If a man says he knows anything at all, he knows nothing what he aught to know.  But...


SmokeOn,

Mike
Perryville, Arkansas

It's not how much you smoke but how many friends you make while doing it...

devosmoker

Thanx to all for the input -Have the next couple days off so will be seasoning tonight or Thrusday morn and if all goes well doing a "yardbird" in the afternoon. The guy at the bbq shop really liked the birds with pecan so I'll be tryin that 1st.
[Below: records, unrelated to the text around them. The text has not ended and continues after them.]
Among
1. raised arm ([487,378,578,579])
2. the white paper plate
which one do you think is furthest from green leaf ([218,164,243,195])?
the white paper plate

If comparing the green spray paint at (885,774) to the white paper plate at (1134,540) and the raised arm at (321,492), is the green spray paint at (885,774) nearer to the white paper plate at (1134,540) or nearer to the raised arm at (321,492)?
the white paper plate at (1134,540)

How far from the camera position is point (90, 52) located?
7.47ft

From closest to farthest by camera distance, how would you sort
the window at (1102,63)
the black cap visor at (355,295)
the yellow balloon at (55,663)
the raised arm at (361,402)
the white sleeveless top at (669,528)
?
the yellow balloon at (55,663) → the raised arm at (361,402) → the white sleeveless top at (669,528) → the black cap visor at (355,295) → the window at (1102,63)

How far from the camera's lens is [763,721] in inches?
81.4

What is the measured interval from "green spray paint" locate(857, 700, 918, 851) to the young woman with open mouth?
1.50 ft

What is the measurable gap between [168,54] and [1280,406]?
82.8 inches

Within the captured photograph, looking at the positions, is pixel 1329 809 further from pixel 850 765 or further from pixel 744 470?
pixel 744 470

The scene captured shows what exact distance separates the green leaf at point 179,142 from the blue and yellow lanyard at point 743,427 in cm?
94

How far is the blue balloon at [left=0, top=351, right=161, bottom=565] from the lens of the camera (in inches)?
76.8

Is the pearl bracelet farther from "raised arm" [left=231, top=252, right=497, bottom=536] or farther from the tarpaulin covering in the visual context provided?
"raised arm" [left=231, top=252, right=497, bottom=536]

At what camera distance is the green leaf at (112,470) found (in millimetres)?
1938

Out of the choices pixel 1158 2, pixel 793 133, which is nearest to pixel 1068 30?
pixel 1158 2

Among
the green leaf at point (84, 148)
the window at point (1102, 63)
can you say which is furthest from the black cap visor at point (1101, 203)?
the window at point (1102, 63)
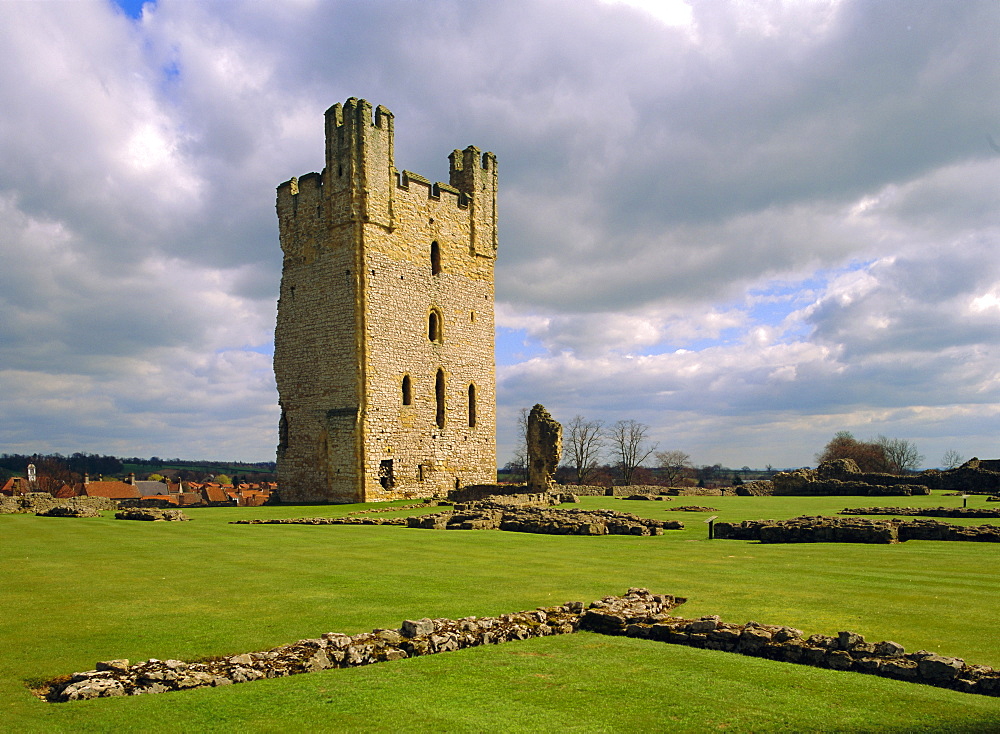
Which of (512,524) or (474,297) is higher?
(474,297)

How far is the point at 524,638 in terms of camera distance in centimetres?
641

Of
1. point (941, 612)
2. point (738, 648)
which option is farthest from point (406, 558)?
point (941, 612)

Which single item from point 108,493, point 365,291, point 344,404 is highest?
point 365,291

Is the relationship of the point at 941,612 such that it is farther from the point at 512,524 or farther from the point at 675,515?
the point at 675,515

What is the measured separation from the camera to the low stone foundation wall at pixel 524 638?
194 inches

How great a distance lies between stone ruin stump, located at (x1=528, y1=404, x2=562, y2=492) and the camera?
28.0 m

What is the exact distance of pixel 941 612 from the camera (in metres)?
7.02

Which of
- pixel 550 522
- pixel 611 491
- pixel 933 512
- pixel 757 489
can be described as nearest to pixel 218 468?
pixel 611 491

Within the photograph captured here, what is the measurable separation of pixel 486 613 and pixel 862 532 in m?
9.42

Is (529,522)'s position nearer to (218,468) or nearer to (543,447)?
(543,447)

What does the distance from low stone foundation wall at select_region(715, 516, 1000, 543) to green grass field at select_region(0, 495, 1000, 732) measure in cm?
75

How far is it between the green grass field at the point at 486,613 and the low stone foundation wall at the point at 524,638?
0.54 ft

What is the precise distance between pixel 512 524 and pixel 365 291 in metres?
14.8

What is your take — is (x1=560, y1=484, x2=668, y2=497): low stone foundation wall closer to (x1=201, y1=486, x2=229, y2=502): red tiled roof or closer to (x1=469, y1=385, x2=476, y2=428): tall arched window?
(x1=469, y1=385, x2=476, y2=428): tall arched window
I know a man who gave up smoking, drinking, and rich food. He was healthy right up to the time he killed himself.

PaulMarquis

I have tried them all and for my taste pecan is king. I have used it on all kinds of meat I haven't done any fish with it, and it has the best flavor IMHO. Pecan is a relative of the Hickory but it seems to have a sweeter smoke. I have tried all of the Bradley pucks except for mesquitte (I'll just cut some pucks out of cardboard if i want to try that taste) and there is a much more distinct flavor between the different types thanI ever got with a pit type smoler burning wood. Maple on a bradley is excellent but in a pit even throttled all the way back it burns too hot to get much smoke flavor at all out of it. My favorite in the  pit is apple but the apple pucks don't have the same taste, though they are great on yardbirds. I still like cooking on the pit once in a while when i really have the time to watch it and I am doinng a large batch. And I miss that red smoke ring and even the occasional burnt rib flavor. But the convenience and range of flavors available on the Bradley can't be beat. Try them all.